#### WHAT IS ASKED
Collect every line of the material below that contains the string "photograph". Case counts.
* * *
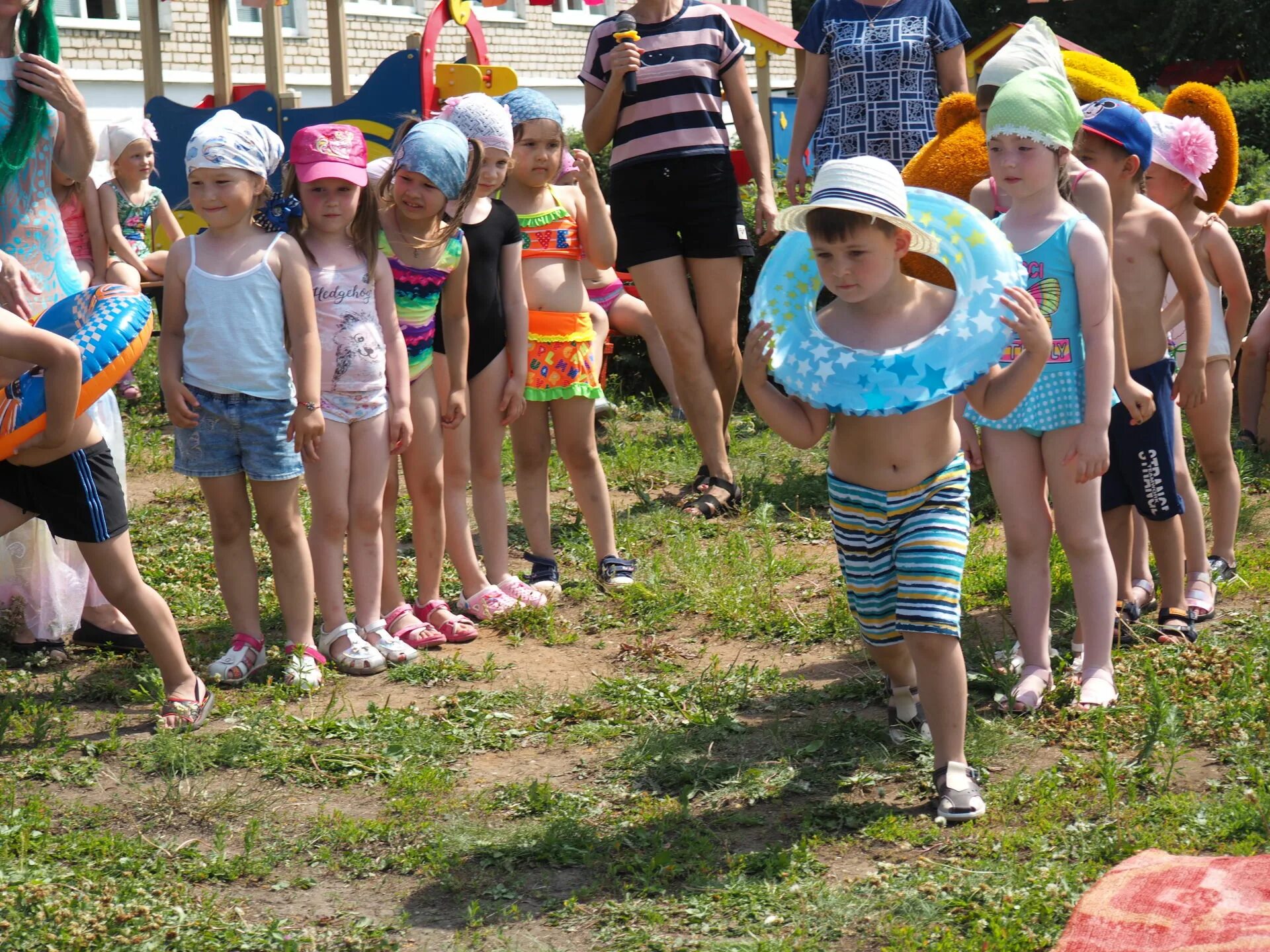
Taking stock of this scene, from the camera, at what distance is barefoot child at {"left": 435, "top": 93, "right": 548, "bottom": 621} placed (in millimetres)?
5445

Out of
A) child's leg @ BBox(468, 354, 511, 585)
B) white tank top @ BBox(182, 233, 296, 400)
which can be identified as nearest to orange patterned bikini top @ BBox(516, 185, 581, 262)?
child's leg @ BBox(468, 354, 511, 585)

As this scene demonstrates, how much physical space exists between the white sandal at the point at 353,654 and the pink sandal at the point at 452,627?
351 mm

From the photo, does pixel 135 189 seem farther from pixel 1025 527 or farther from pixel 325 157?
pixel 1025 527

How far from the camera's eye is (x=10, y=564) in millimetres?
5234

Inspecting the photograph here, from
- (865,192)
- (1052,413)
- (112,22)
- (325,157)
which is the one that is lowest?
(1052,413)

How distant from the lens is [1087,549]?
4.35m

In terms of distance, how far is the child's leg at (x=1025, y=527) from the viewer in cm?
441

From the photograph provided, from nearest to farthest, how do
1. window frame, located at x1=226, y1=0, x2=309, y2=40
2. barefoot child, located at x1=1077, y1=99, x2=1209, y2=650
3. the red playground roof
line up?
barefoot child, located at x1=1077, y1=99, x2=1209, y2=650, the red playground roof, window frame, located at x1=226, y1=0, x2=309, y2=40

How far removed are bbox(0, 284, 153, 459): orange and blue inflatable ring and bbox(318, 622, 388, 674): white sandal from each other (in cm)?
122

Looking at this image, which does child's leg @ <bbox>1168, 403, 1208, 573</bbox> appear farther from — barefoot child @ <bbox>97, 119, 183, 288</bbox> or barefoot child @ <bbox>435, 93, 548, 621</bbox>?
barefoot child @ <bbox>97, 119, 183, 288</bbox>

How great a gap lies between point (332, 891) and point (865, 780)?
144cm

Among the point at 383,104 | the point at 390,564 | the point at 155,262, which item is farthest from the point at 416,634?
the point at 383,104

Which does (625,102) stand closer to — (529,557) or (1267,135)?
(529,557)

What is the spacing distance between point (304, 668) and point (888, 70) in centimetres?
349
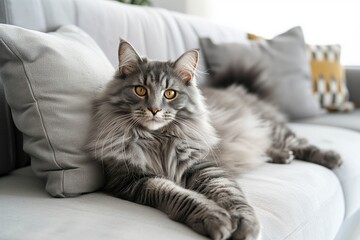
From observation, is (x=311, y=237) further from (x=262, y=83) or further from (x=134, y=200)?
(x=262, y=83)

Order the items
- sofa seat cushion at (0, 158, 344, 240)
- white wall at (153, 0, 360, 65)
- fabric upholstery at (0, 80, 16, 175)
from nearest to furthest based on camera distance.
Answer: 1. sofa seat cushion at (0, 158, 344, 240)
2. fabric upholstery at (0, 80, 16, 175)
3. white wall at (153, 0, 360, 65)

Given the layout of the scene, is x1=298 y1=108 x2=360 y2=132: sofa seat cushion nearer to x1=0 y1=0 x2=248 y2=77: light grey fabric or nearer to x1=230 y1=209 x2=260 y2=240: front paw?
x1=0 y1=0 x2=248 y2=77: light grey fabric

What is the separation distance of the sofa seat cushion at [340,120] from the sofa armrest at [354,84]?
0.35 m

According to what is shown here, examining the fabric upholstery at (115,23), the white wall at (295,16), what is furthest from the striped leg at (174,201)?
the white wall at (295,16)

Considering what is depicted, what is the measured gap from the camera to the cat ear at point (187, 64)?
1.29 meters

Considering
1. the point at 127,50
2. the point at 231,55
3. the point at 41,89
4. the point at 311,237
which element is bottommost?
the point at 311,237

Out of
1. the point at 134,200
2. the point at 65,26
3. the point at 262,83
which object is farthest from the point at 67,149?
the point at 262,83

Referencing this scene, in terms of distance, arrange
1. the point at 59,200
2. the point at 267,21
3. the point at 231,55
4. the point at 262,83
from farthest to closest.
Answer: the point at 267,21 → the point at 231,55 → the point at 262,83 → the point at 59,200

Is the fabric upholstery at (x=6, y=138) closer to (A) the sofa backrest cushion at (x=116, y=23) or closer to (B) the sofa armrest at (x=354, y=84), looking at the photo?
(A) the sofa backrest cushion at (x=116, y=23)

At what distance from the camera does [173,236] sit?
0.91 meters

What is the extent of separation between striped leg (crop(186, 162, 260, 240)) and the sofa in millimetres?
64

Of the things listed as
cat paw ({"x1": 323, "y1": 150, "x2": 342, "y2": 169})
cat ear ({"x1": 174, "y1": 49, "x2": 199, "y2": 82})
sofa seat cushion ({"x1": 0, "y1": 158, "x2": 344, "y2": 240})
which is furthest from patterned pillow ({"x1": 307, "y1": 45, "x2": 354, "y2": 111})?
cat ear ({"x1": 174, "y1": 49, "x2": 199, "y2": 82})

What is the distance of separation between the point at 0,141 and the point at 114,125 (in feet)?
1.38

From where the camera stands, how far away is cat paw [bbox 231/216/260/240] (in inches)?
37.5
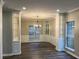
* * *
#### EXERCISE RESULT
Inspecting the photograph here, from
From the photograph provided, from nearest to farthest, how do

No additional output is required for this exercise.